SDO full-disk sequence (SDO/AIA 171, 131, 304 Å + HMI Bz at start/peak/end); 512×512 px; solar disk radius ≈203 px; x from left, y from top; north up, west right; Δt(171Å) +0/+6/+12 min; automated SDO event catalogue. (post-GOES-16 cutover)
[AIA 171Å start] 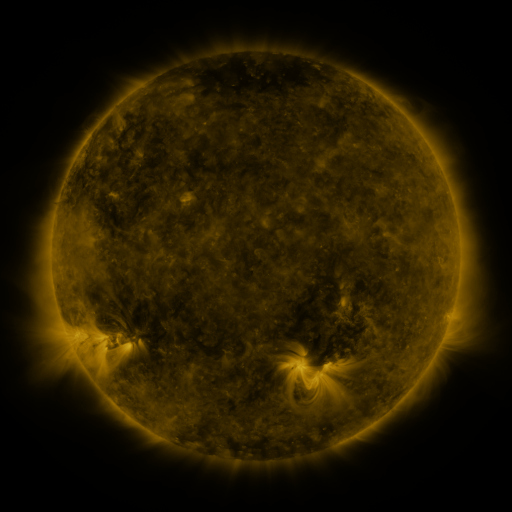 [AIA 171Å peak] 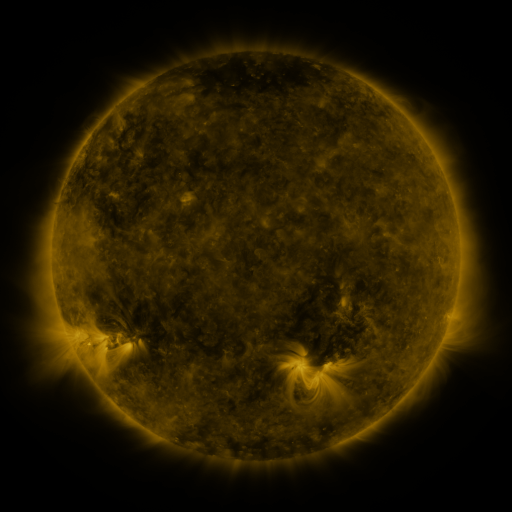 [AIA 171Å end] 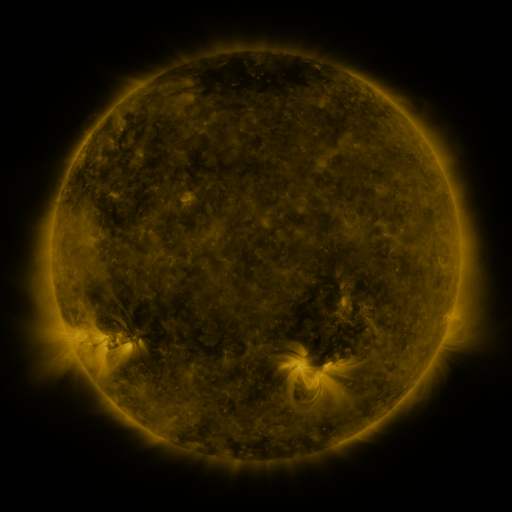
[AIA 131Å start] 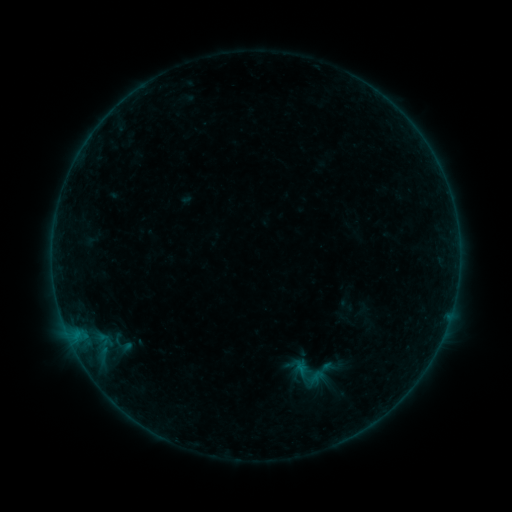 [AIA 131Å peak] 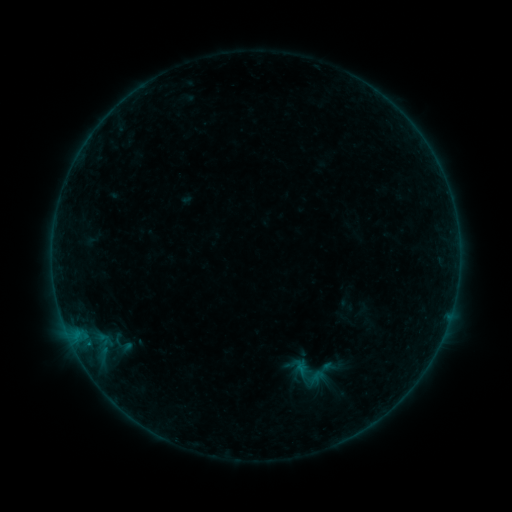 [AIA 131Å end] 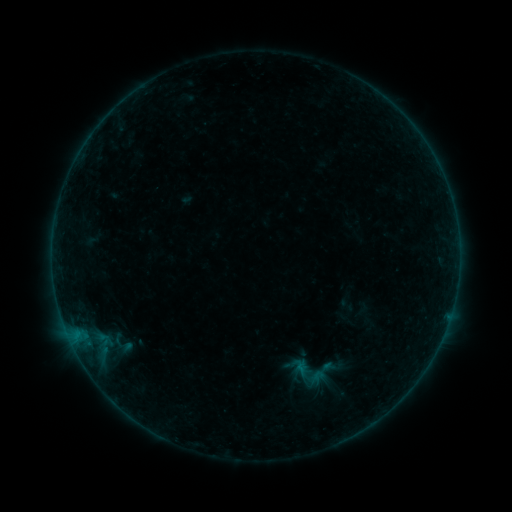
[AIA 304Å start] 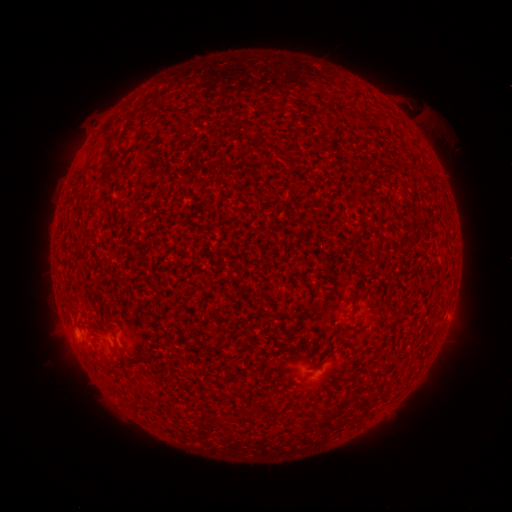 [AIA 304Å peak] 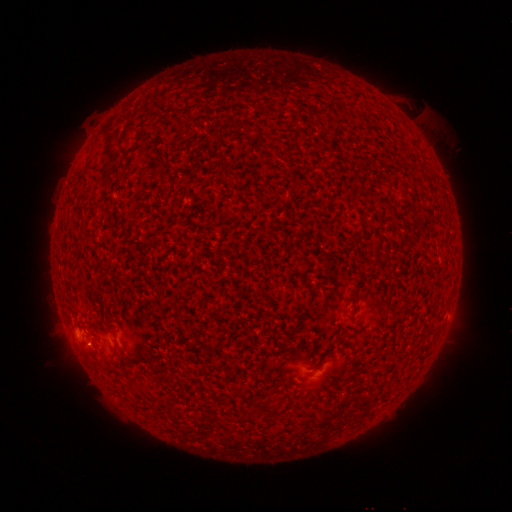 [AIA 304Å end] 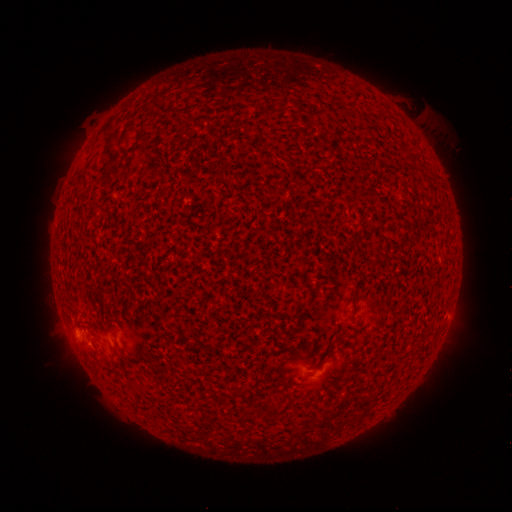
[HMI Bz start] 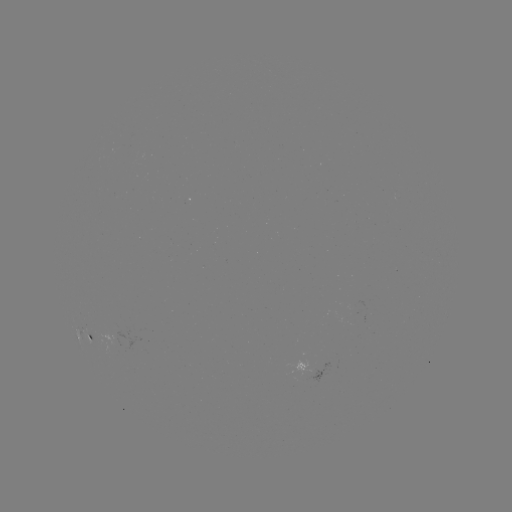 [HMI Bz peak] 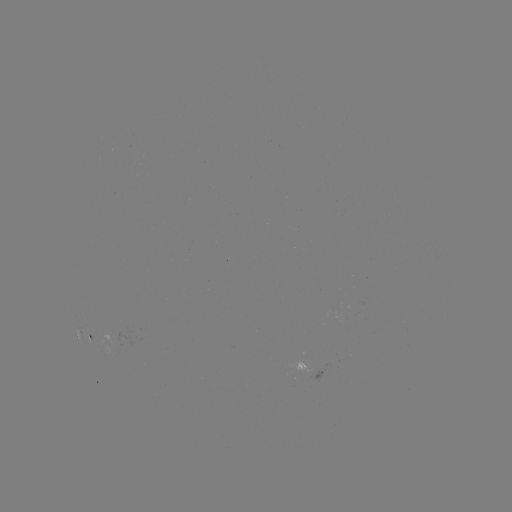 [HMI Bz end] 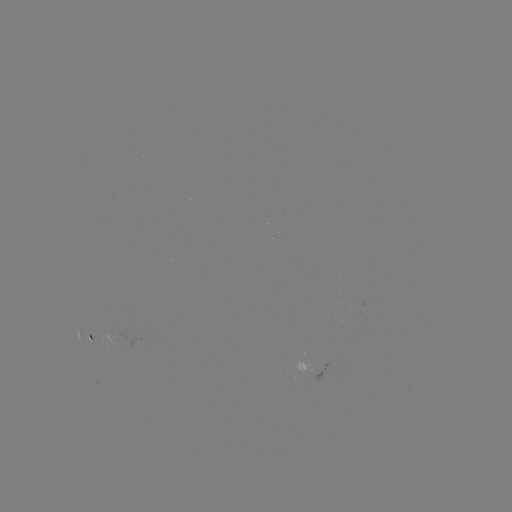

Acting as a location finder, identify A5.5 flare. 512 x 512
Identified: (88, 342).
+++++
> **YOUR GOAL**
Look above for the line containing "Acting as a". Return it and each line after it exactly, through the last line, and nothing more.

> **SOLUTION FOR THIS TASK**
Acting as a location finder, identify A5.5 flare. 512 x 512
Identified: (88, 342).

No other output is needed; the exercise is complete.